Purpose: Maspin, a tumor-suppressor protein that regulates cell migration, invasion, and adhesion, is synthesized by many normal epithelial cells, but downregulated in invasive epithelial tumor cells. The purpose of this study was to determine whether cells in the normal human cornea express maspin and whether maspin affects corneal stromal cell adhesion to extracellular matrix molecules.
Methods: Maspin expression was analyzed by immunodot blot, Western blot, and RT-PCR analyses in cells obtained directly from human corneas in situ. Maspin protein and mRNA were also studied in primary and passaged cultures of corneal stromal cells using Western blot analysis, RT-PCR, and immunofluorescence microscopy. Maspin cDNA was cloned and sequenced from human corneal epithelial cells and expressed in a yeast system. The recombinant maspin was used to study attachment of cultured human corneal stromal cells to extracellular matrices.

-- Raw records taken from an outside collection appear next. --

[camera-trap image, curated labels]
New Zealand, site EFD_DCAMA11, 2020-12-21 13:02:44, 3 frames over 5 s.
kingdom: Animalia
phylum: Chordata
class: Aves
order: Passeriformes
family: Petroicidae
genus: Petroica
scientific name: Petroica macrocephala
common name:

Results: Maspin mRNA and micromolar amounts of the protein were found in all three layers of the human cornea in situ, including the stroma. Maspin was also detected in primary and first-passage corneal stromal cells, but its expression was downregulated in subsequent passages. Late-passage stromal cells, which did not produce maspin, responded to exogenous recombinant maspin as measured by increased cell adhesion not only to fibronectin, similar to mammary gland tumor epithelial cells, but also to type I collagen, type IV collagen, and laminin.

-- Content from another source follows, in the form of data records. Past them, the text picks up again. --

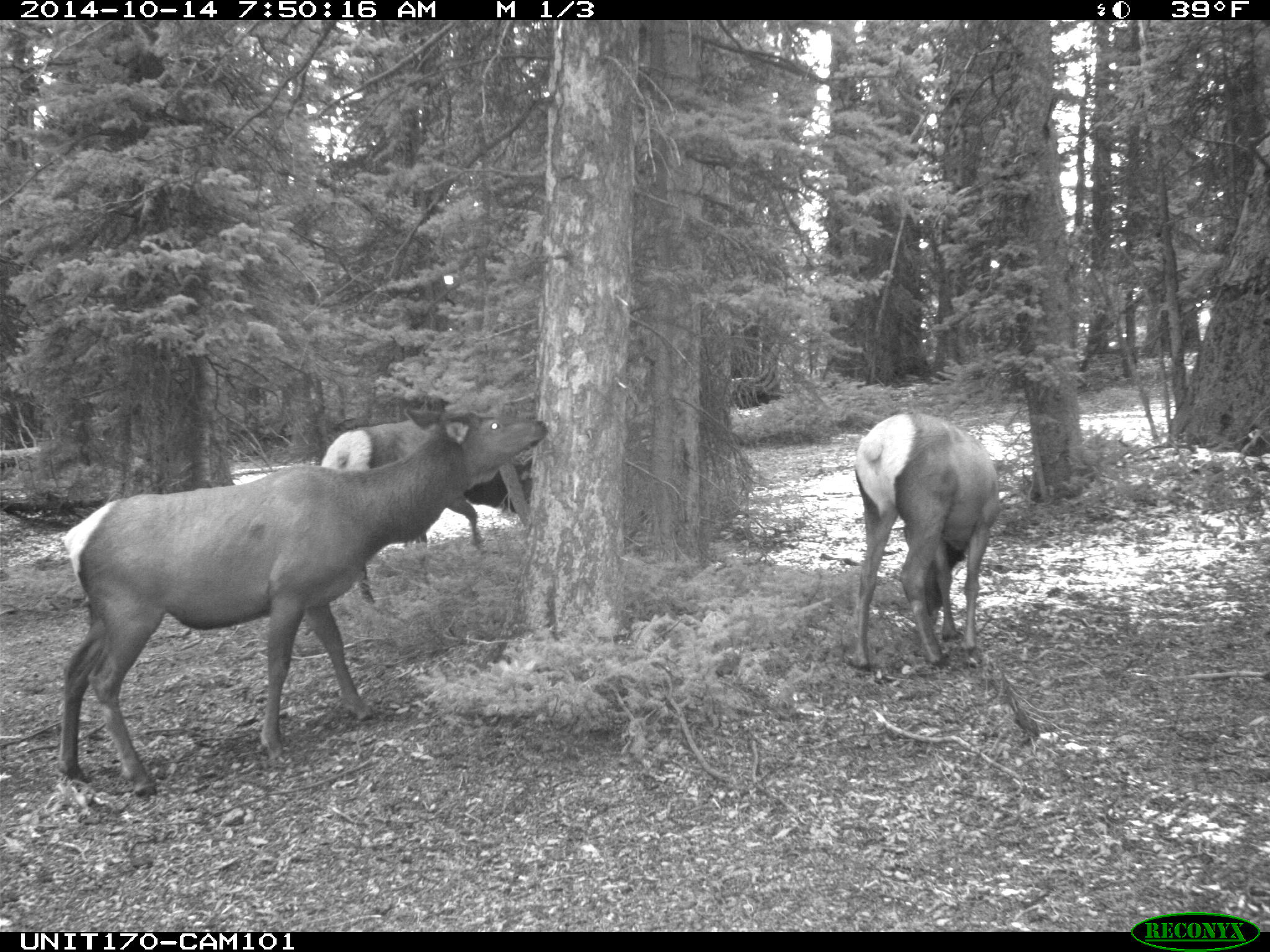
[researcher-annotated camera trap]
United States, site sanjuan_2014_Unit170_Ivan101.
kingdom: Animalia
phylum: Chordata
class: Mammalia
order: Artiodactyla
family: Cervidae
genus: Cervus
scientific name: Cervus elaphus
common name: red deer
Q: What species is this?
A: Cervus elaphus (red deer).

Conclusions: The corneal stromal cell is the first nonepithelial cell type shown to synthesize maspin. Loss of maspin expression in late-passage corneal stromal cells in culture and their biological response to exogenous maspin suggests a role for maspin on the stromal cells in the cornea. Maspin may function within the cornea to regulate cell adhesion to extracellular matrix molecules and perhaps to regulate the migration of activated fibroblasts during corneal stromal wound healing.